A veces, me sorprendo planeando, viniéndome arriba, una pura
fantasía: llegará un día en el que me arme de valor, o desesperanza, y queme
todo ello, cajas, maletas, libros, regalos, ropa, móviles, fotografías… todo. Levantaré
una gran pira (digna del Primer Premio de Marchos de Fuenmayor)

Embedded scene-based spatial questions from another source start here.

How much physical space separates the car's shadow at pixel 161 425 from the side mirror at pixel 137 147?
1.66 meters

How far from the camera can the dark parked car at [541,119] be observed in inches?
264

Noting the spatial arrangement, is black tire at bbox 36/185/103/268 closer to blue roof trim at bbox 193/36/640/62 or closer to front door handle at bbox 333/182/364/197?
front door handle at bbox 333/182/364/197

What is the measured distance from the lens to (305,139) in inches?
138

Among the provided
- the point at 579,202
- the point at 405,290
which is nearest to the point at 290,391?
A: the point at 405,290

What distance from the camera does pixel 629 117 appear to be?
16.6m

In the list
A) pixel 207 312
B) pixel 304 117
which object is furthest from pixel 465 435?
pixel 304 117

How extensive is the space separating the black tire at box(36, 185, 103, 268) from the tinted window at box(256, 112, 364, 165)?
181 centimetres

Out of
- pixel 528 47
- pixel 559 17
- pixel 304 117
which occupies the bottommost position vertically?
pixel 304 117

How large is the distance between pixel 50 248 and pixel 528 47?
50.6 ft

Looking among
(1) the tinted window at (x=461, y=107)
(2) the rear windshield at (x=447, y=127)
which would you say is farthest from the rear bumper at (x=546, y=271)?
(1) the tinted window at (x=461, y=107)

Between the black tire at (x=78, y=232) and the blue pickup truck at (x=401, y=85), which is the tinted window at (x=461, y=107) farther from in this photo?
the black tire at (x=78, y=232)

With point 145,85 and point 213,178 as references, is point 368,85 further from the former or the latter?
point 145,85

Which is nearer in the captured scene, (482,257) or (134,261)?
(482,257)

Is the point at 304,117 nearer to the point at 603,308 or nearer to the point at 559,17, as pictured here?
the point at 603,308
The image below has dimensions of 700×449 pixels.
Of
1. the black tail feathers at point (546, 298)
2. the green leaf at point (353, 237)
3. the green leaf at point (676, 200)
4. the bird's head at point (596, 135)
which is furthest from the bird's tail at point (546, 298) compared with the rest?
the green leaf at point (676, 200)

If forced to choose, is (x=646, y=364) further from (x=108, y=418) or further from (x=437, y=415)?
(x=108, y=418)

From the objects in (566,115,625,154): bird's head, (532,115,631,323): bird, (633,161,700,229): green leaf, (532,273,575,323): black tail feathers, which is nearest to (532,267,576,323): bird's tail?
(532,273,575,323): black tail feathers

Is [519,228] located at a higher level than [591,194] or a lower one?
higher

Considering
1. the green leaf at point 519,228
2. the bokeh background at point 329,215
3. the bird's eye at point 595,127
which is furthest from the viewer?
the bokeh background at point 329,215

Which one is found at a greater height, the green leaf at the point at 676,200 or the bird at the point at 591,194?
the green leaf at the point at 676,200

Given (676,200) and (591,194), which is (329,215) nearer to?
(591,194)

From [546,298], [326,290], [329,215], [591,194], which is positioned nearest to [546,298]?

en el jardín trasero utópico, inexistente. Tan sólo salvaré una mochila pequeña,
en su interior: una muda, las gafas de viejo y un libro. El único que
sobrevivirá a la quema, cual ninot ganador. Éste último, de Arturo
Pérez-Reverte, siempre lo llevaré conmigo. Lo conservaré hasta que sus páginas
amarilleen, sus tapas se agrieten, el lomo se deshilache. Lo guardaré hasta que
mis dedos temblorosos no soporten su peso. Una novela siempre ligada a mi
escapada, a mi propia aventura. Más de una docena de veces releída desde aquel
mágico año 2002, cuando entre sus páginas —estrenadas (despacio, disfrutándolo)
tan sólo en mi día libre de cada semana— soñaba con ser valiente, duro y fiel
como Potemkin Gálvez, pícaro, astuto, divertido y canalla como el Güero Dávila,
previsor, listo y profesional, a la par que atractivo como el gallego Santiago
Fisterra y, por supuesto, frío, calculador, inteligente, simétrico… y guerrero
al igual que “La Reina del Sur” Teresa Mendoza, alias La Mejicana:
—Cierra la boca… o juro que te mueres.